If Windows Vista was Microsoft’s folly – a mish-mash of ideas not fully baked and aimed at multiple constituencies – Windows 8 is Microsoft’s rebirth. To get ecstatic about it isn’t quite the direction I’d like to take this mini-review, but let’s just say that Microsoft is on the cusp of getting things right.
As we said before, Windows 8 will ruffle a lot of feathers. The first and most obvious comparison is with the new Windows Phone interface. The “Start” menu is gone, replaced by what amounts to the entire Metro UI. This UI – the one with the multiple, animated squares, is the one that matters.
Then there’s the Explorer. Every so often – and it will happen more in the beginning of Win8’s life cycle, the OS drops into “original” Windows, the Windows of tiny, uselessly-labeled buttons and overlapping windows and notification screens. Gone are the tiles and gently pulsing images, in comes Windows 95.
Woe betide Microsoft for maintaining ties to the original Windows with this odd accretion of functionality – they’re going to be ripped apart by the blogging masses – but this is the second time I’ve seen the interface and I’m accepting of the compromise. Going from Metro to “Windows” is like going from the Museum of Modern Art to a bodega across the street. You’ll get more done, but damned if you don’t miss the cool, calm design and attention to detail.
The improvements made in this version include a split keyboard for improved on-screen typing, considerably improved gestures including a cool “left side swipe” that brings up all running applications, and improved PIM apps like Mail and Calendar that are so far from Outlook as to make Outlook look like a steam-powered Rolodex. SkyDrive interactivity allows users to keep their settings, downloaded apps and content, and look and feel from PC to PC, a very interesting concept that bears further examination.

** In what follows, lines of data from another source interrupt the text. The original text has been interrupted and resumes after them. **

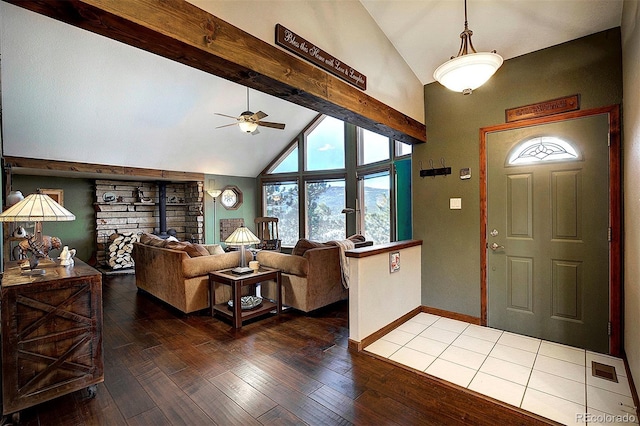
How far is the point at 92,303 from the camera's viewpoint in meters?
2.15

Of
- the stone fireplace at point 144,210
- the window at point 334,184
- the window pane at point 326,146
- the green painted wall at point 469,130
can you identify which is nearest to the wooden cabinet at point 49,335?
the green painted wall at point 469,130

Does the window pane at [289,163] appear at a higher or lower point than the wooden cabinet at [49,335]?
higher

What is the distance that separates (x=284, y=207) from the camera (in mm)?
8531

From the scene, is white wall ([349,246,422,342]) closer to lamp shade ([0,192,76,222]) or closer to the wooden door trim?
the wooden door trim

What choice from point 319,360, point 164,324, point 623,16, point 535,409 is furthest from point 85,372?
point 623,16

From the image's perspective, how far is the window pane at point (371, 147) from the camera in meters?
6.01

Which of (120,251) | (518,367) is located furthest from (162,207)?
(518,367)

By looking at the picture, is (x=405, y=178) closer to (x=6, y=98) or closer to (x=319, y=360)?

As we noted earlier, Windows Live is gone, replaced by Microsoft Account. The distinction is an important one. In short, Microsoft Account allows IT managers to distribute apps, settings, and files to any computer, anywhere, including mobile devices. You could log into a friend’s computer and see all of your SkyDrive files and have access to app downloads. Even your wallpaper will move over. Then, when you log out, all that data is gone. That’s how it works in theory, at least, and it should improve an IT guy’s life immensely.
This goes hand-in-hand with improved battery life and performance. Win8, dependent on fairly efficient on-screen animations, reduces the need for heavy duty graphics activity. I asked Microsoft if there are any savings associated with what amounts to a vector-based graphical interface and they said that the OSes energy efficiency is much improved over previous versions. Just stay out of the wild jungle that is the Windows Desktop and you’re good.
Developers will be pleased with the cool new Metro UI and, more important, the concept of “contracts,” a sort of pipe-slash-API that allows apps to share pieces of data. Search is the most interesting application of these contracts. For example, when a user performs a search, all of the apps on the device offer up their own contracts. Once you start to drill down into a search, these contracted apps expose what they’ve found during their own searches without exposing anything else. Think of it as a roll call for apps where the OS requests some data and the apps reply in turn. The same goes for sharing. Twitter and email sharing become integral parts in the sharing experience when those apps make their contracts visible.
Microsoft is actually playing down the compromises it has made with Windows 8, focusing instead on their road map for future features. Win8 is not an accretion of functionality over an old platform. It is, instead, a rethinking of the Windows experience that will leave many queasy. While it’s fun for us to go swiping along through tiles and writing contracts with daemons, it’s going to be a massive change for “regular” users who are used to the old mouse-and-window way of doing things.
The question is whether Microsoft can offer a compelling reason to rewrite apps in Metro (they will) and whether users will take to Win8 as quickly as they did Win7 (I’m not so sure.) A fleet IT buyer will look at Windows 8 and wait things out but the move will be inevitable, especially as users begin expecting Metro and keep getting XP.
In the end, Windows 8 is a massive change and an obvious next step. The OS leaves competitors in the relative dust, at least in terms of usability, and paves the way for a world of touchscreens and Kinect-like interaction.
A side note: as evidence of the difficulty folks will have at getting used to this new OS, I forced myself to use Win8 for most of last week, hooking it up to a big monitor and connected a keyboard and mouse. Oddly, as much as I loved the concepts, I just couldn’t quit the old icon/window interface of OS X. This isn’t a critique of Win8 in its current form simply because the OS isn’t finished yet. It’s an acknowledgement of the mental models that Microsoft has built up inside us for decades now and an understanding that the road ahead will be a hard one – but the destination will be worth the slog.